◆ **Task description**:
With the first line below as the start and the line containing "Ivory Chiffon V-neck" as the end, copy every line between them exactly, ends included.

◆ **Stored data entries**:
******

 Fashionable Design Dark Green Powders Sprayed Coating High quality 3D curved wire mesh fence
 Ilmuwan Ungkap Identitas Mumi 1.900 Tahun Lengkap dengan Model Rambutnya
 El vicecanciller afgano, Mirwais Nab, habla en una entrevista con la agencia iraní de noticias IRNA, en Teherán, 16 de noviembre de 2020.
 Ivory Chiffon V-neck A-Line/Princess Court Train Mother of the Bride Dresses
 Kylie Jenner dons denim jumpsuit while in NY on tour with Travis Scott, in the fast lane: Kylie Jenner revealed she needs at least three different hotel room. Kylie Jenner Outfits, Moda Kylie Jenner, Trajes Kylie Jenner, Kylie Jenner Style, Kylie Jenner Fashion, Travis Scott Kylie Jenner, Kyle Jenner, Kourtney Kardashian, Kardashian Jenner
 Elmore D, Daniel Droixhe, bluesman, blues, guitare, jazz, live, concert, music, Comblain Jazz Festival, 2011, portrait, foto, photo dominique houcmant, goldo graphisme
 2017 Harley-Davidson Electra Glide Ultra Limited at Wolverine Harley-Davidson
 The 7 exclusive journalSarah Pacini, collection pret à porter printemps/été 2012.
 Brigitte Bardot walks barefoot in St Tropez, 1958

******

◆ **Exercise answer**:
 Fashionable Design Dark Green Powders Sprayed Coating High quality 3D curved wire mesh fence
 Ilmuwan Ungkap Identitas Mumi 1.900 Tahun Lengkap dengan Model Rambutnya
 El vicecanciller afgano, Mirwais Nab, habla en una entrevista con la agencia iraní de noticias IRNA, en Teherán, 16 de noviembre de 2020.
 Ivory Chiffon V-neck A-Line/Princess Court Train Mother of the Bride Dresses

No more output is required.